▶ [CONSIGNES]:
A – Renvoyez tel quel le passage de l'extrait sur la coalition « Ocean Rise & Resilience », depuis « L’appel de Paris » jusqu'à « des fonds marins. » inclus.
B – D'après l'extrait sur l'appel de Paris, qui présidera la coalition « Ocean Rise & Resilience » ?

L’appel de Paris acte également la création d’une coalition « Ocean Rise & Resilience » qui sera présidée par le maire de Nice, Christian Estrosi (voir ci-dessous). Cette coalition rassemblera une quarantaine d’États insulaires ou nations composées de villes ou régions côtières et glacières hébergeant plus d’un milliard de personnes sur tous les continents, menacés par la montée des eaux. L’objectif est de structurer leur action. Elle sera présente au Sommet des villes littorales et régions côtières du monde qui se tiendra en marge de la 3ème Conférence des Nations-Unies sur l’Océan, UNOC, à Nice en juin 2025. A cette occasion, le souhait du président est de pouvoir annoncer la création d’une « aire marine de grande ampleur pour la haute mer en Arctique » puis en Antarctique, avec en ligne de mire un moratoire sur l’exploitation des fonds marins.

▶ [DONNÉES DE L'EXERCICE]:
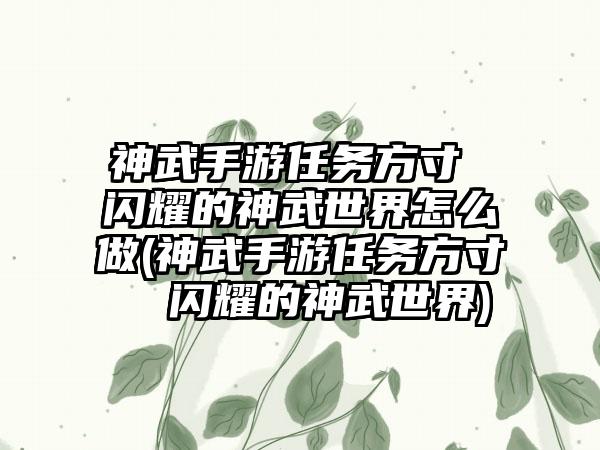 神武手游任务方寸 闪耀的神武世界怎么做(神武手游任务方寸  闪耀的神武世界)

▶ [RÉPONSES PAR TÂCHE]:
A –
L’appel de Paris acte également la création d’une coalition « Ocean Rise & Resilience » qui sera présidée par le maire de Nice, Christian Estrosi (voir ci-dessous). Cette coalition rassemblera une quarantaine d’États insulaires ou nations composées de villes ou régions côtières et glacières hébergeant plus d’un milliard de personnes sur tous les continents, menacés par la montée des eaux. L’objectif est de structurer leur action. Elle sera présente au Sommet des villes littorales et régions côtières du monde qui se tiendra en marge de la 3ème Conférence des Nations-Unies sur l’Océan, UNOC, à Nice en juin 2025. A cette occasion, le souhait du président est de pouvoir annoncer la création d’une « aire marine de grande ampleur pour la haute mer en Arctique » puis en Antarctique, avec en ligne de mire un moratoire sur l’exploitation des fonds marins.

B – Le maire de Nice, Christian Estrosi.